In what subject does Becca bestow upon her students the fruits of her incalculable wisdom? Remember, she’s tired of reasoned debate. Yep, of course — philosophy. Better give up your job then, you fatuous cow. If you want to know more about this woman’s research pedigree, here’s an excerpt from her webpage: ‘In my MPhil thesis I argued that objects are composed of temporal parts. In my PhD thesis I considered the conceptual possibility of beings that (like us) have rich mental lives, can self-refer, and are self-conscious and self concerned, but (unlike us) are not persons.’ What are these strange beings, then — Tories?


The sad thing for me is that aside from a handful of northern MPs and some embittered Blairites in the south, Labour really does not think that it lost the argument. They are in a state of complete denial. Occasionally one hears a platitude from someone or other about how the party needs to ‘reconnect’ with voters, but there is no conception of how this reconnection might occur. Of course, it most certainly does need to ‘reconnect’ with voters. But equally it needs to estrange voters like Rebecca Roache as soon as is humanly possible. If Labour is to make a comeback, then it will be as a party for which Rebecca could not possibly bring herself to vote, not even if hell froze over. If Ed Miliband, too, could not bring himself to vote for it, so much the better. Because otherwise Labour will be left as a party of the affluent, secular, achingly liberal London middle classes — plus all those minorities (ethnic, gender, transgendered and so on) who have not yet decided to vote Green. Deconstruct last Thursday’s poll and you see a party which does very well in the capital but has a rapidly diminishing appeal elsewhere.

Look at the Ukip vote north of the Home Counties.
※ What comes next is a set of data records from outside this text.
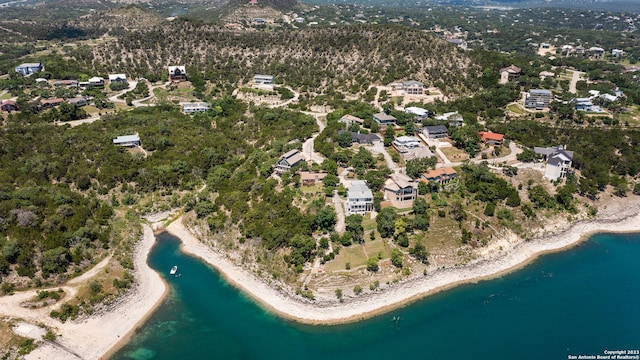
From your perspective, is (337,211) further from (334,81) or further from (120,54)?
(120,54)

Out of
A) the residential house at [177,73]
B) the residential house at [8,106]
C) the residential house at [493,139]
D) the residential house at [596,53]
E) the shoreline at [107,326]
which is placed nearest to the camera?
the shoreline at [107,326]

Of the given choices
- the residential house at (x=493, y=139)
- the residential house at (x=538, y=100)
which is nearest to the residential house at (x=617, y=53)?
the residential house at (x=538, y=100)

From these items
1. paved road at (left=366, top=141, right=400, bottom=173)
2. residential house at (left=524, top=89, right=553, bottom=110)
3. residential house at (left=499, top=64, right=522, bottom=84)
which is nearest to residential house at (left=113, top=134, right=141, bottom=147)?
paved road at (left=366, top=141, right=400, bottom=173)

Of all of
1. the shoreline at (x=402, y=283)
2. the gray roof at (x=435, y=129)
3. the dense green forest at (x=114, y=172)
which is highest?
the gray roof at (x=435, y=129)

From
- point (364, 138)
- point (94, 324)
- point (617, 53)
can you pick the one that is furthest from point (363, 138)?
point (617, 53)

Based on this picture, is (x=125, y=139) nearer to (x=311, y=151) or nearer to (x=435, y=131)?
(x=311, y=151)

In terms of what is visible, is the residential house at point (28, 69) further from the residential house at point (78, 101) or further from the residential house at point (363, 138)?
the residential house at point (363, 138)
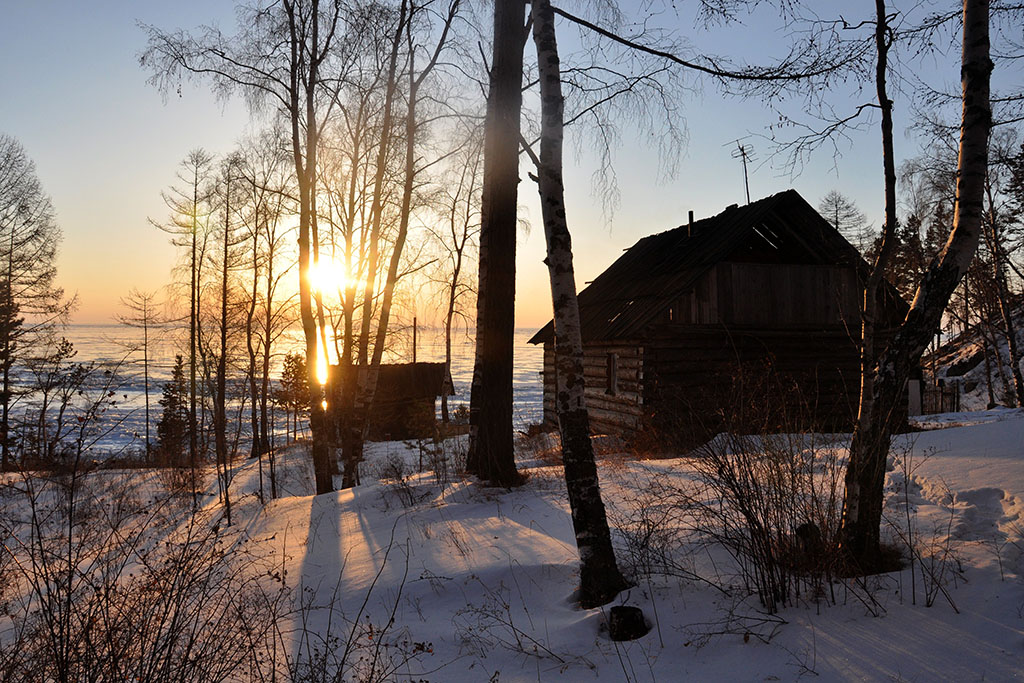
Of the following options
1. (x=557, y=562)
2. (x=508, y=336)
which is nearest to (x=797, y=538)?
(x=557, y=562)

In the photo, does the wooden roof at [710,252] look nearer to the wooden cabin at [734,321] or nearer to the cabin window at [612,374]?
the wooden cabin at [734,321]

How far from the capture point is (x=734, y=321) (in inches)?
539

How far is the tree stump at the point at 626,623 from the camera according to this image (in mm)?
3881

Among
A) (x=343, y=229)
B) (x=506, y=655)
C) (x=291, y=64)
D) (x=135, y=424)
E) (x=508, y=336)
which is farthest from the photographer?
(x=135, y=424)

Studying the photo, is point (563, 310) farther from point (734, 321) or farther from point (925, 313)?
point (734, 321)

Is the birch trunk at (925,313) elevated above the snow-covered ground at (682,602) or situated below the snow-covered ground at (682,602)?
above

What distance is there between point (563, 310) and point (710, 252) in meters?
10.1

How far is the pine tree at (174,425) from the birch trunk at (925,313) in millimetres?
12192

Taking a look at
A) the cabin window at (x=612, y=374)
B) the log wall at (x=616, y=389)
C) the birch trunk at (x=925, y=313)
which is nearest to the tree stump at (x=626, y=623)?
the birch trunk at (x=925, y=313)

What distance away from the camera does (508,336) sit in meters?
8.27

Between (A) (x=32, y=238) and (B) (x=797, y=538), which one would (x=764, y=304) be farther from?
(A) (x=32, y=238)

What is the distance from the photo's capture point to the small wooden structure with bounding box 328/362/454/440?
82.4 ft

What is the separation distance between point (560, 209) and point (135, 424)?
47214 mm

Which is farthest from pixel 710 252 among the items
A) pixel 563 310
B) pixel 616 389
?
pixel 563 310
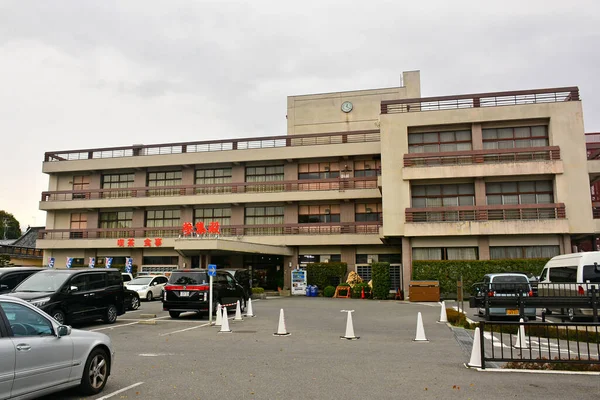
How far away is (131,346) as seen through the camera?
12.4 meters

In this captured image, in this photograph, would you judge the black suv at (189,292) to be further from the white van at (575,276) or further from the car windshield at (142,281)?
the white van at (575,276)

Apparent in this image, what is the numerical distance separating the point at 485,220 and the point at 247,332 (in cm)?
2171

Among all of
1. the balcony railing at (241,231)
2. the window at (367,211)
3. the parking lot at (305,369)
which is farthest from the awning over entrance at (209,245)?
the parking lot at (305,369)

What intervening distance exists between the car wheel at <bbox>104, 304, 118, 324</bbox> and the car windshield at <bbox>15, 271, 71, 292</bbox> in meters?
2.34

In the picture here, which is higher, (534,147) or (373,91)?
(373,91)

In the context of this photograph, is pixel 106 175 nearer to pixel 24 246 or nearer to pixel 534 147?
pixel 24 246

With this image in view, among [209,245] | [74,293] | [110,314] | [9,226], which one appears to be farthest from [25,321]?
[9,226]

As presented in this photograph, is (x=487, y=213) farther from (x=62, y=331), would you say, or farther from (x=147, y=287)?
(x=62, y=331)

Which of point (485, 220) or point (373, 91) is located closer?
point (485, 220)

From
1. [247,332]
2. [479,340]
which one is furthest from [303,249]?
[479,340]

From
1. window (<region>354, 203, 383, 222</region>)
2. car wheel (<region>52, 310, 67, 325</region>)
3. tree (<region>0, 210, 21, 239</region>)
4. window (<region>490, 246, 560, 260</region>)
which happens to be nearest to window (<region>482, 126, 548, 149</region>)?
window (<region>490, 246, 560, 260</region>)

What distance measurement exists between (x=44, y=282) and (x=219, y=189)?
28069mm

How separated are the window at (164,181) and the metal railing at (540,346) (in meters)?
33.8

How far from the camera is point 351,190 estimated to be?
1555 inches
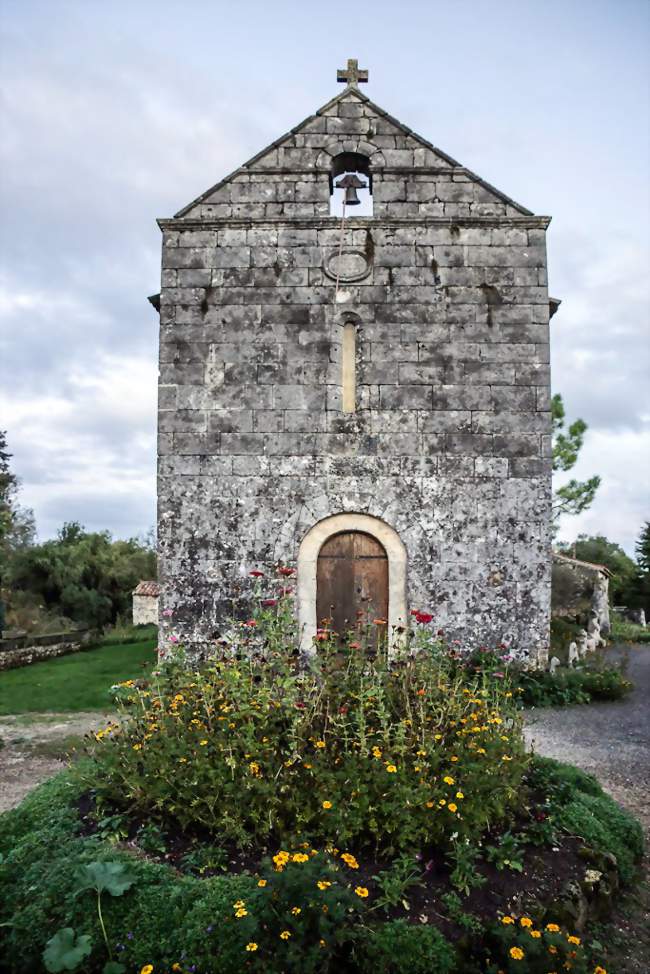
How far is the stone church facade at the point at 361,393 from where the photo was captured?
948cm

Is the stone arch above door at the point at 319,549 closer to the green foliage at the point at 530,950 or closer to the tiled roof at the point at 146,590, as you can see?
the green foliage at the point at 530,950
Massive and growing. Just imagine if Ukip were as credible as the SNP — Labour would be down to 80 or 90 seats, if that. It is all very well for Labour supporters to console themselves with the fact that much more than half of all Scottish people voted for a supposedly ‘progressive’ party, even if it wasn’t their party. But that is not entirely why Sturgeon et al did so well — the clue is in the name. Scottish National Party. Aside from the economic leftism, the SNP succeeded because it tapped into a feeling of pride and history and nationhood, as well as a visceral dislike for London. But talk about a sense of national pride and history to the London left and they will tell you it’s all a case of false consciousness and, like religion, to be ignored or derided. More fool them.
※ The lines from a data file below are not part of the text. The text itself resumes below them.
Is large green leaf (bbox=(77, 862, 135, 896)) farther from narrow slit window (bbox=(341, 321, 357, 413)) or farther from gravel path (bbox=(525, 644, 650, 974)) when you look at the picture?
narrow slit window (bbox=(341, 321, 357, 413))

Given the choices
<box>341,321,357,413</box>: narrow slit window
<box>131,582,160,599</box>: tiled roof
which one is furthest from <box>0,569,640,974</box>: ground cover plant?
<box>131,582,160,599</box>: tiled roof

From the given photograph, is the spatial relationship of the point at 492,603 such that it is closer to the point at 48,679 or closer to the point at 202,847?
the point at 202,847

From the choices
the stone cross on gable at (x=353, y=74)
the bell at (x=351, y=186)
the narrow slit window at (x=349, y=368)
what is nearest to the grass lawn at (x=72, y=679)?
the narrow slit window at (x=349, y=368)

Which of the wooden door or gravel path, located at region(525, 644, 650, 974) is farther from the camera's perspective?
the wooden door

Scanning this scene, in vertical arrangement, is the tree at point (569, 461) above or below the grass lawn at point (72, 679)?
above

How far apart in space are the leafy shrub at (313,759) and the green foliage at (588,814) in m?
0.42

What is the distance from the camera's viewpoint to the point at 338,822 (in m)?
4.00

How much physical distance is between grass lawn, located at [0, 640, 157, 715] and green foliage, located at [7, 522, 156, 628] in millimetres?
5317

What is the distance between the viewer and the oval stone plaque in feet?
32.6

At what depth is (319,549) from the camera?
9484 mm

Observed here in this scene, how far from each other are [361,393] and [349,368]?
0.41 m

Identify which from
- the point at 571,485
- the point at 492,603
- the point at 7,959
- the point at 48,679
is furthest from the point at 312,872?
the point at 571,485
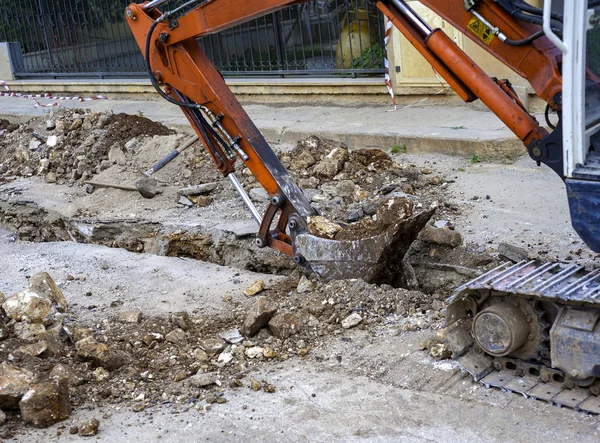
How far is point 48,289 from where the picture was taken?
19.7 ft

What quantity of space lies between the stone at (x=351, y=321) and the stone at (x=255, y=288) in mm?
923

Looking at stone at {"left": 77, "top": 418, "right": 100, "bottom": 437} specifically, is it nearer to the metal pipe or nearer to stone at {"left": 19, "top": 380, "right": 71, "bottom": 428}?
stone at {"left": 19, "top": 380, "right": 71, "bottom": 428}

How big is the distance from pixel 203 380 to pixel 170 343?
0.63 metres

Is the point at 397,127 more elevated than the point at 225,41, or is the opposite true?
the point at 225,41

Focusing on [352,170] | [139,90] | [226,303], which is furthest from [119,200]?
[139,90]

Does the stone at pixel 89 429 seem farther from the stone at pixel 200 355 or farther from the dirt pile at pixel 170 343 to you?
the stone at pixel 200 355

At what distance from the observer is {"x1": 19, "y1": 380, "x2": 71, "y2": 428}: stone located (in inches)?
176

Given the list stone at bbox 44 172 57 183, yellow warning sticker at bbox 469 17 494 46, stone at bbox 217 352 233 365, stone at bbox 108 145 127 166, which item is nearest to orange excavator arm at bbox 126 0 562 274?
yellow warning sticker at bbox 469 17 494 46

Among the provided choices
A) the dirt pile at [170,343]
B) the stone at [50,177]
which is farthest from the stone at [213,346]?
the stone at [50,177]

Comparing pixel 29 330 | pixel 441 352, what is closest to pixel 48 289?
pixel 29 330

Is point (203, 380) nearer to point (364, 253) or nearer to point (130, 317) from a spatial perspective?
point (130, 317)

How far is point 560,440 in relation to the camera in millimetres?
3969

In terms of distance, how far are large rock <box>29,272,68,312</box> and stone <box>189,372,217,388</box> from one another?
1606mm

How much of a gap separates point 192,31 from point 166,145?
4262 millimetres
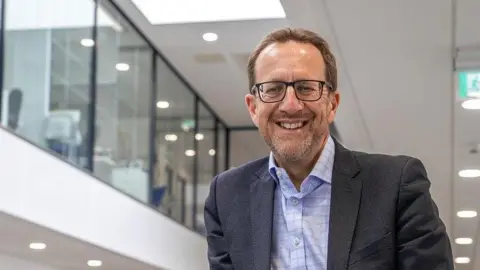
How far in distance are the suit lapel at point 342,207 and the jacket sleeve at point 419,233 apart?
0.27ft

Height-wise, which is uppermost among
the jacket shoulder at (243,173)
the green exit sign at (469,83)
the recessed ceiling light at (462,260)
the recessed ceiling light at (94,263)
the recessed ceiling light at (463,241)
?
the recessed ceiling light at (462,260)

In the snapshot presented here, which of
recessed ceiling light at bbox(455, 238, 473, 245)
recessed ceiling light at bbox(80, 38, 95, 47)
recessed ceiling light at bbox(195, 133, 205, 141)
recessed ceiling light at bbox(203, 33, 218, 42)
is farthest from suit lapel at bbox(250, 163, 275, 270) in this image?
recessed ceiling light at bbox(455, 238, 473, 245)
According to the pollster Peter Kellner, Ukip’s support base is 61 per cent working-class — way more than Labour, the party set up to represent the working class. This is a recent development; according to the same set of statistics, ex-Labour voters migrating to Ukip trebled over the last couple of years. Bear that in mind when you look at the polling results in such constituencies as Nuneaton, Stockton South, the Vale of Clwyd, Sunderland and countless, countless others.
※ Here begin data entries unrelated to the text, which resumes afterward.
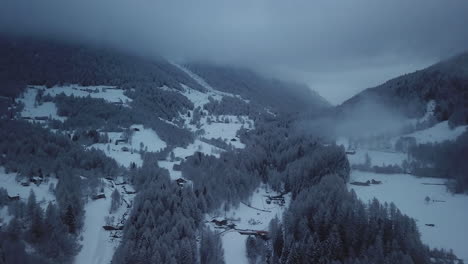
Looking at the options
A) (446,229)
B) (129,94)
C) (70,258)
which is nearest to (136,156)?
(70,258)

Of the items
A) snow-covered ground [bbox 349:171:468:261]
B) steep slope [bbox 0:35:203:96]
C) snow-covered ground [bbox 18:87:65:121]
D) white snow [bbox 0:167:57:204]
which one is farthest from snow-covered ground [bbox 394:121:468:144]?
steep slope [bbox 0:35:203:96]

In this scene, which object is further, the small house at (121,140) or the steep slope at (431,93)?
the steep slope at (431,93)

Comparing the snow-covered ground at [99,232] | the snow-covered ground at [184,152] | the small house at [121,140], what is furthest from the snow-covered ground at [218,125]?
the snow-covered ground at [99,232]

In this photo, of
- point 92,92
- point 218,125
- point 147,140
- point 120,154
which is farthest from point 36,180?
point 218,125

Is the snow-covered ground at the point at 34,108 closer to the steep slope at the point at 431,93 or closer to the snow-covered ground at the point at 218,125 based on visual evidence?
the snow-covered ground at the point at 218,125

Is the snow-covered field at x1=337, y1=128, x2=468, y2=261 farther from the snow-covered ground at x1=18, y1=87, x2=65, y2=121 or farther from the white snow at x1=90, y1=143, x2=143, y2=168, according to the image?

If Labour is to continue to exist as a major force, rather than as a gradually deliquescing rump, it needs to adopt policies which bring those people back. The Blairites are correct that Miliband alienated the aspirational working class — largely, I think, because he felt no liking or empathy for them. But that is not the half of it. A clear understanding that there is a deserving poor and an undeserving poor is crucial; people who do the right thing, but are nonetheless impoverished, and watch others who do not do the right thing thrive on benefits, dislike Labour’s lazy and ignorant amalgamation of the two groups.

A strong policy on immigration is vital — nothing has adversely affected the working class to quite the same degree as the enormous importing of cheap labour. So, too, a robust line against radical Islam — you think it’s left-wing to support such a creed? — and a disavowal of multiculturalism might win back a few votes, too. A respect for Britain’s history and pride in its place in the world, support for the traditional family unit and the admission that there are places beyond the North Circular which are important too… ah, but I’m going too far. People voted Tory, or Ukip, because they were stupid. Let’s leave it at that, huh?